The Hive consists of four photographers who have come together to exhibit their images of the South created using various encaustic-based techniques. Basic encaustic is a mixture of beeswax and damar resin as a hardening agent. Encaustic as a painting medium goes back to the ancient Greeks, Romans and Egyptians. A photograph amended with beeswax and resin becomes something no longer simply a one-dimensional representation, it becomes a tactile thing. Each artist will present a different theme including architecture, still life, nature and fictional portraiture.
The Hive will be presenting demonstrations at 2 and 4 pm on Saturday, Sept. 22., The “Wednesday Market” Building in Zebulon.
Donated Prints by the Artists:
SlowAIR PopUp Exhibits:
Houck and K.B. Medford: “The Organic Farmer: Heart and Hands”

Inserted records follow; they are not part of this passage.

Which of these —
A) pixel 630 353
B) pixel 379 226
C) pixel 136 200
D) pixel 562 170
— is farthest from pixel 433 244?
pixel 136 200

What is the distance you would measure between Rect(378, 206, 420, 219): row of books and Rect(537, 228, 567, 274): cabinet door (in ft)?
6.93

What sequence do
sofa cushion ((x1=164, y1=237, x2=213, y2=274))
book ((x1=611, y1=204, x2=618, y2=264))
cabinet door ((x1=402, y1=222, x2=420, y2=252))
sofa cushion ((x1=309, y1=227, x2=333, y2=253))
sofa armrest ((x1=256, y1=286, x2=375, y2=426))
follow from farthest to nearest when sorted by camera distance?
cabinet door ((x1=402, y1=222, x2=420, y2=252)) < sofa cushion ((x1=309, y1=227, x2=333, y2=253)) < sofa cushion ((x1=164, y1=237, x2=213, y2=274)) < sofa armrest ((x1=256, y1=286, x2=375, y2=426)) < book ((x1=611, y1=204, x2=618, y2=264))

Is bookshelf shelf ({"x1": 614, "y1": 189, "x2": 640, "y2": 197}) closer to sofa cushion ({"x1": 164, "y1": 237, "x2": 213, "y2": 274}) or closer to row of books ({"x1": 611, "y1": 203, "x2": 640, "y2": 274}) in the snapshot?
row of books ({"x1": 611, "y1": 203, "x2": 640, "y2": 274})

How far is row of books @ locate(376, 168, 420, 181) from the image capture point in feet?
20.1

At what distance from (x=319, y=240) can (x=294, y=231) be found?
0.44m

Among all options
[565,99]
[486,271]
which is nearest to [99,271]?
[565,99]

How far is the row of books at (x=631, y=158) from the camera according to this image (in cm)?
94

Because of their value system, organic farmers work closer to the earth than traditional farmers. The organic farmers at Honeywood Farms near Zebulon believe that they have a life-long responsibility to save the planet and a responsibility to those that they produce food for. Their level of personal commitment is characterized by a ubiquitous grace, genuineness, and resilience.
This pop-up exhibit captures the living spirit of these very committed individuals. The images presented are from the Slow Exposures Artist in Residence Program taken by the photographer-artist taken during early June of this year.

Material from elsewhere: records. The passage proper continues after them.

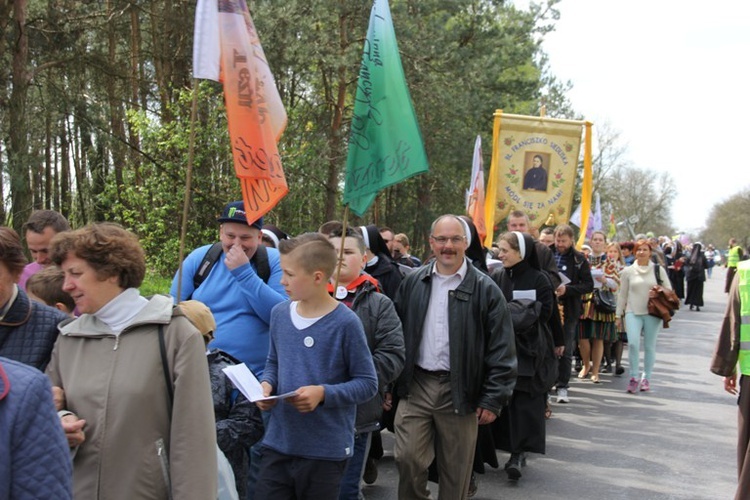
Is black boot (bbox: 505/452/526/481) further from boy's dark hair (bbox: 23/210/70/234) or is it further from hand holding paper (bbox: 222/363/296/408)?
boy's dark hair (bbox: 23/210/70/234)

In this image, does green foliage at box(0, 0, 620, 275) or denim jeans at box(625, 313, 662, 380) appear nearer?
denim jeans at box(625, 313, 662, 380)

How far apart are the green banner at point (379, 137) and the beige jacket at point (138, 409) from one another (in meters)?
2.48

Refreshments and tasty treats from the farm will be available to the public.
A limited-edition hand crafted book of this exhibition will be available for purchase; the purchase fully supports the Slow Exposures Photography Festival.

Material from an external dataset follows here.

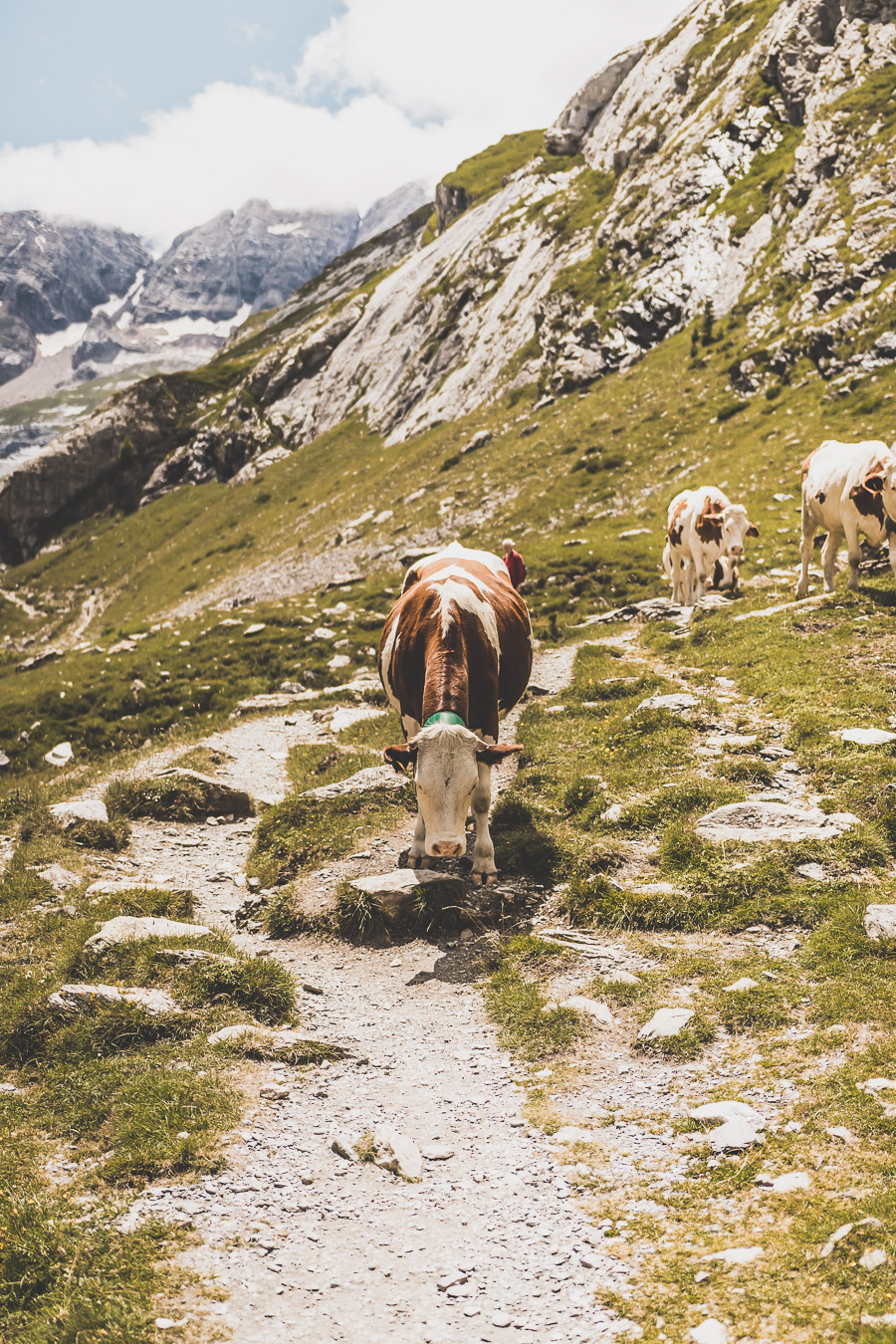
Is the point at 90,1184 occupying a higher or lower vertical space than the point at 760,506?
lower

Rory Doyle: “Delta Hill Riders”
Delta Hill Riders shares the story of African-American cowboy culture in the rural Mississippi Delta. Doyle’s ongoing personal project challenges the Hollywood portrayal of the American cowboy. A recent article from Smithsonian estimated that one in four cowboys were African-American following the Civil War — yet this population has been drastically underrepresented in popular accounts.The project began in early 2017 when Doyle attended a rodeo celebrating black cowboy heritage in the region. He continues to document this band of horse riders in a place not typically known for this sub-culture.
Rory Doyle is a working photographer based in Cleveland, Mississippi — the heart of the Mississippi Delta. Doyle’s editorial work highlights populations in the region that are often unnoticed or underserved. Along with his series about African-American Delta cowboys, he has also documented the growing Latino population in an area most known for its black and white history. Sparked by his interest of Mississippi cowboy culture, Doyle has also documented the horse riders of Cuba, Jamaica, Colombia, Canada and Mexico. Doyle’s publication list includes The New York Times, Wall Street Journal, The Atlantic, ESPN’s The Undefeated, Yahoo News, Getty Images, Vox Media and Financial Times.
Nancy Marshall: : Pier Louise: Portraits in the Charleston Landscape
Pier Louise is about aura, beauty and mystery at a particular place in time. The collaborative improvisational portraits and landscapes were made between 2012 and 2017 in Charleston County near my home. Her presence speaks to another time. The photographs were made under the oaks and palmettos of Hampton’s old camellia garden and at the edge of a cypress swamp. They are made with a variety of cameras: an 8×10 field camera, a medium format film camera and an 8×10 pinhole camera. The contact prints are all printed in platinum-palladium, as silver enlargements, photogravure or archival inkjet.